John "Slugger" Mann was quizzing the Chancellor on the statistics of the spending review. He named six countries and demanded loudly: "Which of these six has the lowest budget deficit?" Then having stung the Chancellor with a couple of other what's-the-price-of-a-pint-of-milk jabs, he swung a big one: "In four years' time which will have the lowest budget deficit?"

"Germany," the Chancellor said flatly. There was a pause while Mann wound himself up for another haymaker. "Why?" he asked. "Prudence," the Chancellor replied. The haymaker was already in motion but, oh!, it landed fat in the middle of John Mann's own face and there was this terrible, extending pause as he wandered blindly round the ring bellowing "'Arry!" or "Adrienne!", or whatever prizefighters bellow when the sense has been knocked out of them.

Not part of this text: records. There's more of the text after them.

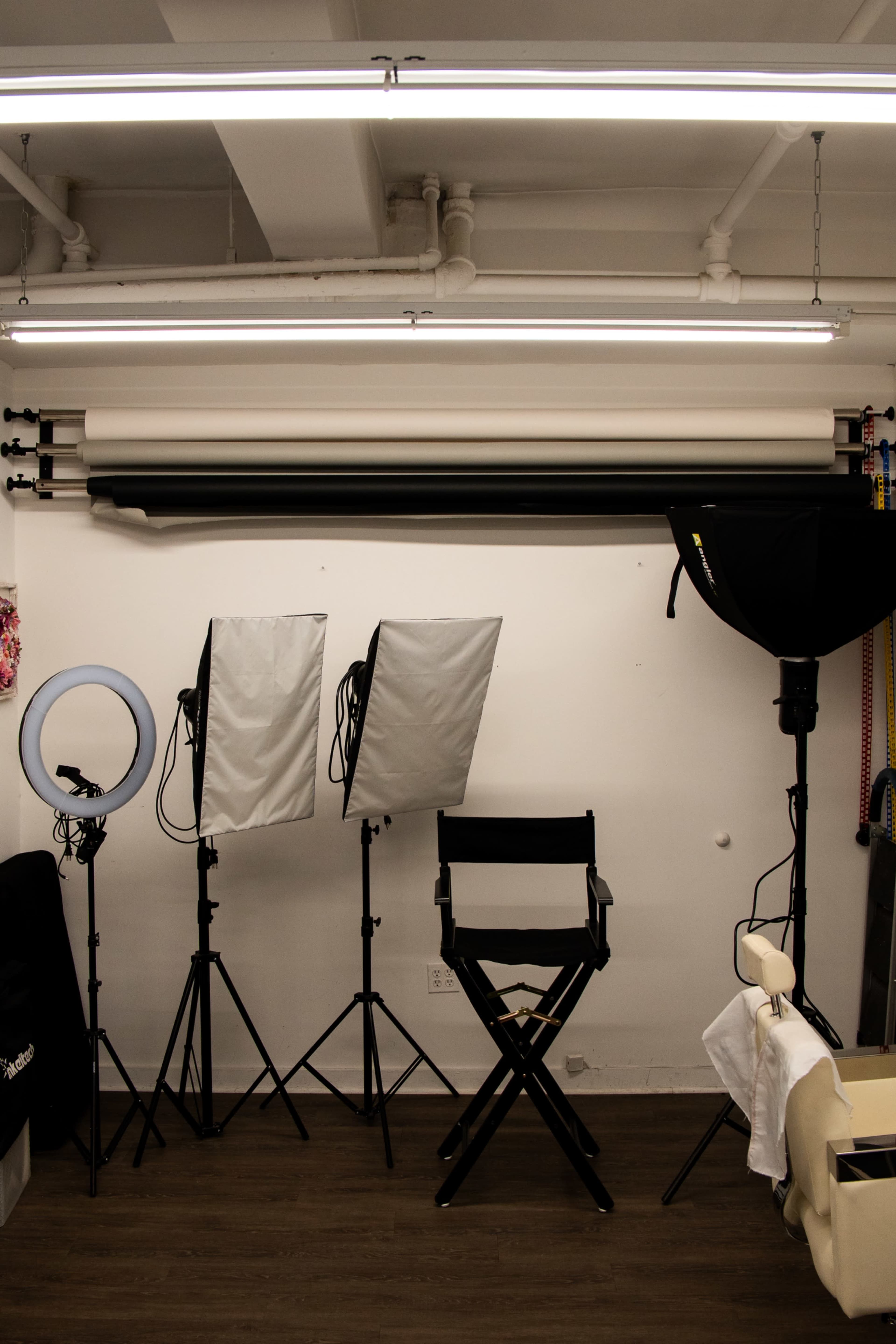 Midtown Manhattan Cozy Studio Image in Midtown Manhattan, New York, NY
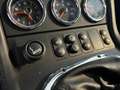 BMW Z3 M 3.2 24V cat M Roadster Nero - thumbnail 15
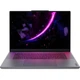 Ноутбук Lenovo Yoga Pro 9 16IPH11 (83SF000XRM), Intel Core Ultra 7 356H / 16'' / OLED / 120 Гц / RAM 32 ГБ LPDDR5x / SSD 1 ТБ / RTX 5060 / Windows 11 Pro / Сірий - зображення 1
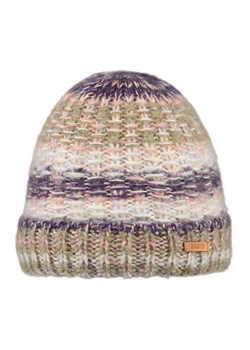 Barts Czapka beanie &quot;Lore&quot; ze wzorem ze sklepu Limango Polska w kategorii Czapki dziecięce - zdjęcie 163715996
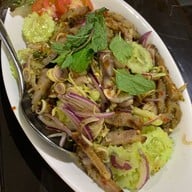 แสงทอง เทอเรส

The spectators in the committee winced. The pain they felt was moral, or social – committees are supposed to be a game of chess not a donnybrook. The rest of us loved it, whatever side of the divide we came from.

Your lot would have said: "See, the Chancellor doesn't know how many children – innocent children with faces like flowers – will be turned out of their homes to live in rubbish dumps." And my lot will say: "Blimey, do people really get £20,000 to pay their rent?"

What else? Chuka Umunna went through the Chancellor's salary and benefit allowances to ask whether he, at £140,000-odd, would be as affected by the cuts in child benefit as someone on £33,000 net (as they like to call a salary of £40,000).

Chuka's man-o'-the-people pitch is somewhat at odds with his establishment hauteur and Savile Row tailoring (all right, Jermyn Street dress), but he'd be forgiven a lot if he smiled occasionally.

Chairman Andrew Tyrie gently chastised the Chancellor for using "the language of opposition" in his more colourful images (such as Britain on the edge of bankruptcy), and Osborne took it without flinching (they're used to chastisement at his end of the spectrum).

Osborne, for his part, engaged with the committee in an entirely original way. He cheerfully revealed the date of the 2011 Budget, for instance, and he laughingly described how, once in power, one's opposition ideas about cabinet government become less attractive. David Cameron had been forced to adhere to the proposition by the reality of coalition. "It's my private view which I am now making public." The candour is not just refreshing, it's a relief.

George Osborne has been through some sort of fire and as a result has become (like Ed Balls, oddly enough) more likeable. People like a shocking end to a sketch, and there it is.